# First Acrylic attempt......



## Deere41h (May 11, 2005)

This was my first attempt at turning Acrylic.  My wife gave me a batch of blanks for my birthday and I am having fun turning/learning something new.  This is a Platinum Baron with blank from Berea.  I will be posting more pictures as I get them taken.  Now I need to improve you picture skills as well.  Comments and critiques welcome.


----------



## rtjw (May 12, 2005)

If you look at that blank just right there is a woman on there. Great looking pen.


----------



## swm6500 (May 12, 2005)

Nice looking pen John.

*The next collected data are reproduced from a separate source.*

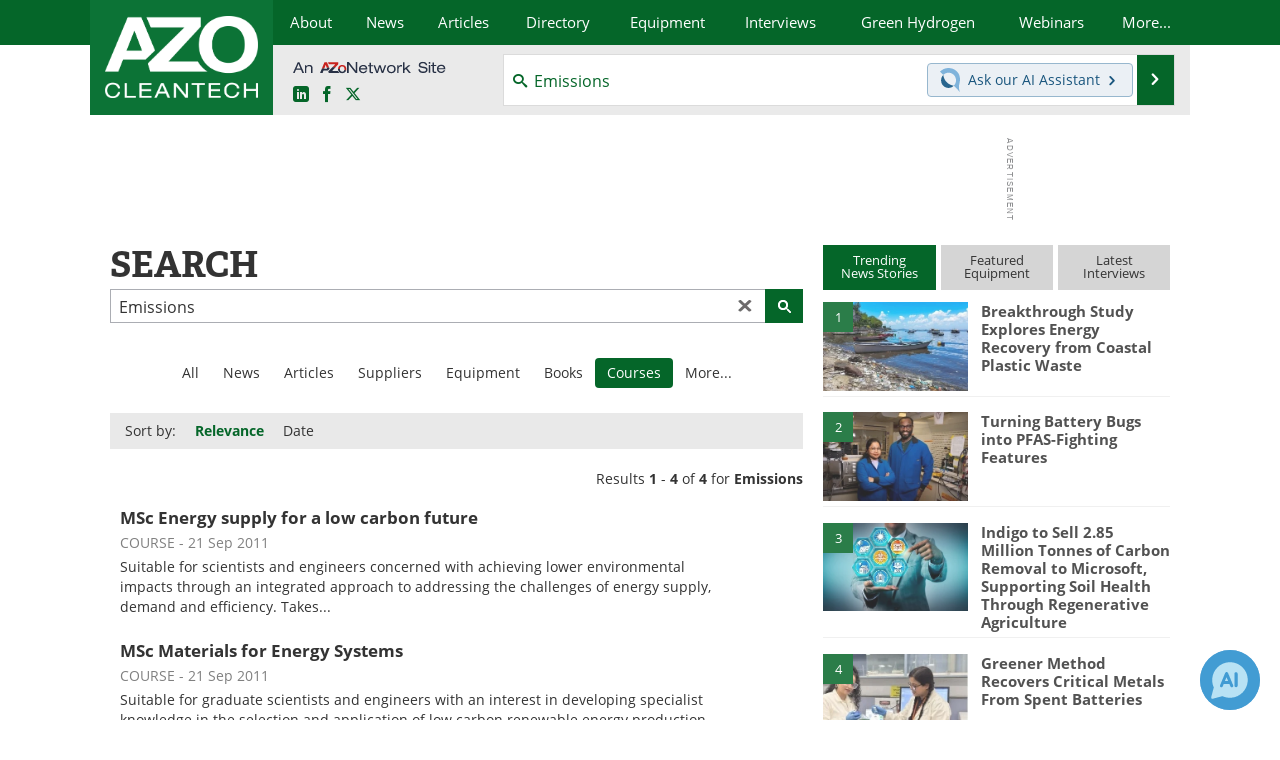

--- FILE ---
content_type: text/html; charset=utf-8
request_url: https://www.google.com/recaptcha/api2/aframe
body_size: 268
content:
<!DOCTYPE HTML><html><head><meta http-equiv="content-type" content="text/html; charset=UTF-8"></head><body><script nonce="9xGNjErqL8LmEIt9_DWQew">/** Anti-fraud and anti-abuse applications only. See google.com/recaptcha */ try{var clients={'sodar':'https://pagead2.googlesyndication.com/pagead/sodar?'};window.addEventListener("message",function(a){try{if(a.source===window.parent){var b=JSON.parse(a.data);var c=clients[b['id']];if(c){var d=document.createElement('img');d.src=c+b['params']+'&rc='+(localStorage.getItem("rc::a")?sessionStorage.getItem("rc::b"):"");window.document.body.appendChild(d);sessionStorage.setItem("rc::e",parseInt(sessionStorage.getItem("rc::e")||0)+1);localStorage.setItem("rc::h",'1769570148591');}}}catch(b){}});window.parent.postMessage("_grecaptcha_ready", "*");}catch(b){}</script></body></html>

I don't think that background helps that pen out too much though, sort of distracting with the swirls on the pen.


----------



## ryannmphs (May 12, 2005)

John,
Great job on the first acrylic.  I agree with Sam, the background takes away too much from the pen.

Johnny, don't know what you're smokein' man []

Ryan


----------



## Fleabit (May 12, 2005)

Great looking pen and nice pic.


----------



## nilsatcraft (May 12, 2005)

Very classy- well done!


----------



## ed4copies (May 12, 2005)

Great job on the pen, John.  Acrylic grows on you-it can be really pretty and after its finished and the fittings are in, I have never had one crack (benefit over wood).

Your wife made a good choice, that acrylic is predictable to work with.


----------



## jdavis (May 13, 2005)

Well done. I like acrylic myself. What a challenge.


----------